Task to complete =
Copy the records word for word, from the line with "Is [66,84] closer" to the end of the records.
((
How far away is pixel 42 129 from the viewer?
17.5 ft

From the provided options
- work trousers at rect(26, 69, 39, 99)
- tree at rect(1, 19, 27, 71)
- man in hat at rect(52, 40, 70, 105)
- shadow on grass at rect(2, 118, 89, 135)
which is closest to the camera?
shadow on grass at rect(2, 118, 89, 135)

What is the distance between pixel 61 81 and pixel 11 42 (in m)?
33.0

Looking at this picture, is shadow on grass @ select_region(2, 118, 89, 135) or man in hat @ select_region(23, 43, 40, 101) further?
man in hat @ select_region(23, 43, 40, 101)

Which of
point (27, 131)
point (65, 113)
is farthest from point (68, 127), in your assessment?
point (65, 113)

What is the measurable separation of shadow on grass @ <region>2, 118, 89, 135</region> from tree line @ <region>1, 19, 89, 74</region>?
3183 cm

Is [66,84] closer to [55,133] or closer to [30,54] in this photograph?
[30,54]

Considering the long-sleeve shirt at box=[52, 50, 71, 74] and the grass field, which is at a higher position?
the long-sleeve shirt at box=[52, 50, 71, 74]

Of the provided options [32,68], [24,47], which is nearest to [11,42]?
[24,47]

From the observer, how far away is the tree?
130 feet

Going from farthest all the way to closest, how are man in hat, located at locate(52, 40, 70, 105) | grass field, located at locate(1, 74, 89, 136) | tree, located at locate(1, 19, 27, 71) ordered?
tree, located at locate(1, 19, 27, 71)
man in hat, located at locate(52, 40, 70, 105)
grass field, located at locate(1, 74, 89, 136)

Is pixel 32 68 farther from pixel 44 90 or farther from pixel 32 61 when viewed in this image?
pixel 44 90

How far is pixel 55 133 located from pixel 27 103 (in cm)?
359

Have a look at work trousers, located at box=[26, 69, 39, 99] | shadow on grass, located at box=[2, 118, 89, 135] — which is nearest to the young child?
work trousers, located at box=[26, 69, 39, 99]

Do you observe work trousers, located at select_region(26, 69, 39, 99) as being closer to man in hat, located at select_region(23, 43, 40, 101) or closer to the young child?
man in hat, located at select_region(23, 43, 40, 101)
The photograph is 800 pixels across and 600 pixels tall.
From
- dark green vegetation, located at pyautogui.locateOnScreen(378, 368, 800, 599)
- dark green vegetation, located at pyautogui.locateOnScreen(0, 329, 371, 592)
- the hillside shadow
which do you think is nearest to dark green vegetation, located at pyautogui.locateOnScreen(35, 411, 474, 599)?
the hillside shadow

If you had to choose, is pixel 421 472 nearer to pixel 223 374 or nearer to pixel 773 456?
))
Answer below =
Is [66,84] closer to [55,133] or closer to [30,54] in this photograph?
[30,54]

Considering the long-sleeve shirt at box=[52, 50, 71, 74] and the grass field, which is at a higher position?
the long-sleeve shirt at box=[52, 50, 71, 74]

Of the provided options [32,68], [24,47], which is nearest to [11,42]?
[24,47]

From the observer, how far away is the tree?
130 feet

Going from farthest all the way to closest, how are man in hat, located at locate(52, 40, 70, 105) | grass field, located at locate(1, 74, 89, 136) | tree, located at locate(1, 19, 27, 71) ordered?
tree, located at locate(1, 19, 27, 71)
man in hat, located at locate(52, 40, 70, 105)
grass field, located at locate(1, 74, 89, 136)

Is pixel 32 68 farther from pixel 44 90 or farther from pixel 32 61 when viewed in this image?
pixel 44 90

How far is pixel 55 133 located from pixel 27 103 (in cm)?
359

Have a look at work trousers, located at box=[26, 69, 39, 99] | shadow on grass, located at box=[2, 118, 89, 135] — which is nearest to the young child?
work trousers, located at box=[26, 69, 39, 99]

Do you observe work trousers, located at select_region(26, 69, 39, 99) as being closer to man in hat, located at select_region(23, 43, 40, 101) or closer to the young child?
man in hat, located at select_region(23, 43, 40, 101)
The photograph is 800 pixels across and 600 pixels tall.
From
- dark green vegetation, located at pyautogui.locateOnScreen(378, 368, 800, 599)
- dark green vegetation, located at pyautogui.locateOnScreen(0, 329, 371, 592)
- the hillside shadow
which do you think is nearest to dark green vegetation, located at pyautogui.locateOnScreen(35, 411, 474, 599)?
the hillside shadow

If you had to choose, is pixel 421 472 nearer to pixel 223 374 or nearer to pixel 773 456?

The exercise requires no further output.